Simmel argued that urban life resulted in the city’s inhabitants developing particular mental characteristics both to protect against being overwhelmed by the constant stimuli and to stand out from the crowd. He described the latter as follows:
‘…individuation…’ which, ‘…leads…to specifically metropolitan extravagances…the meaning of which is no longer to be found in the content of such activity itself but rather in its being a form of ‘being different’ – of making oneself noticeable.’
Simmel was rather critical of this ‘individuation’. I am not. But in the prevalence on Twitter of self consciously differentiating behaviour, I think Simmel might have recognised one of the key features of metropolitan life he had identified a century ago.
Of course, Twitter isn’t a city in the physical sense but it does have features that are city-like.

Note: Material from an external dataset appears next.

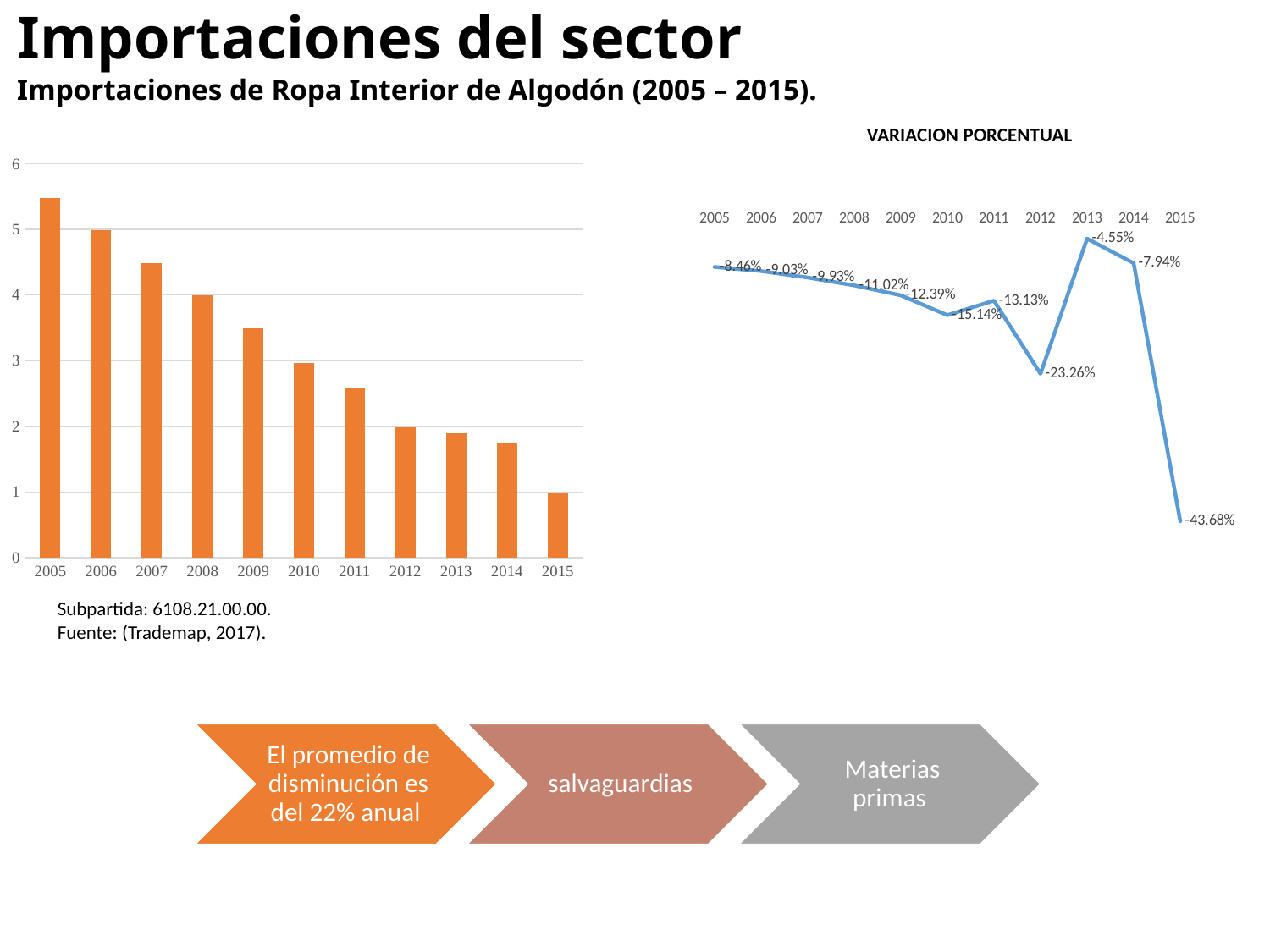
How many years are shown on the x axis of the bar chart on the left? 11 In the bar chart on the left, is the value for 2005 greater or less than 5? greater In the bar chart on the left, do the values rise or fall from 2005 to 2015? fall In the VARIACION PORCENTUAL chart, which year has the highest value? 2013 What type of chart is the VARIACION PORCENTUAL chart? line chart In the bar chart on the left, is the value for 2012 greater or less than 3? less In the VARIACION PORCENTUAL chart, what is the value for 2015? -43.68% In the VARIACION PORCENTUAL chart, what is the value for 2012? -23.26% In the VARIACION PORCENTUAL chart, what is the difference between the values for 2013 and 2014? 3.39% In the bar chart on the left, which year has the highest bar? 2005 In the bar chart on the left, which year has the lowest bar? 2015 What type of chart is the chart on the left of the slide? bar chart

The area of its activity is spatially confined, not by walls or green belts or administrative boundaries, but by the physical arrangement of the devices of its users.
It does not have bustling crowds wandering along its avenues and boulevards but it is most certainly populated, and its population gathers in throngs, big and small, who arrange themselves in constantly varying patterns that are reminiscent of crowds.
It does not have physically defined districts – a Marais or a Mayfair, a Harlem or a Shinjuku – but it does have social groupings of convenience, affiliation, friendship and enmity that might be seen to resemble the identities of city neighbourhoods.
It does not have buildings - houses made of brick or steel towers – but it does have a variety of constructions of words from simple “how are yous” to the grand spires and castles of political and economic discussions or the airy pavilions of cultural discourse.
It does not have buildings that last for years or a physical form whose changes might be best measured in decades but it does have constructions that age, depreciate and change shape albeit at a much faster rate. Twitter is different every day. The structure of its discourse may retain the foundational imprint of its various groupings but each morning its discussions are constructed anew in response to the swirl of events.
In the end, I think, we find a Twitter that represents a complex range of textual expression, good and bad, from a bewilderingly wide variety of groups and types. For me at least, it is best represented and imagined as a sprawling metropolis full of the hubbub and action of its virtual crowds and neighbourhoods, a digital city of words.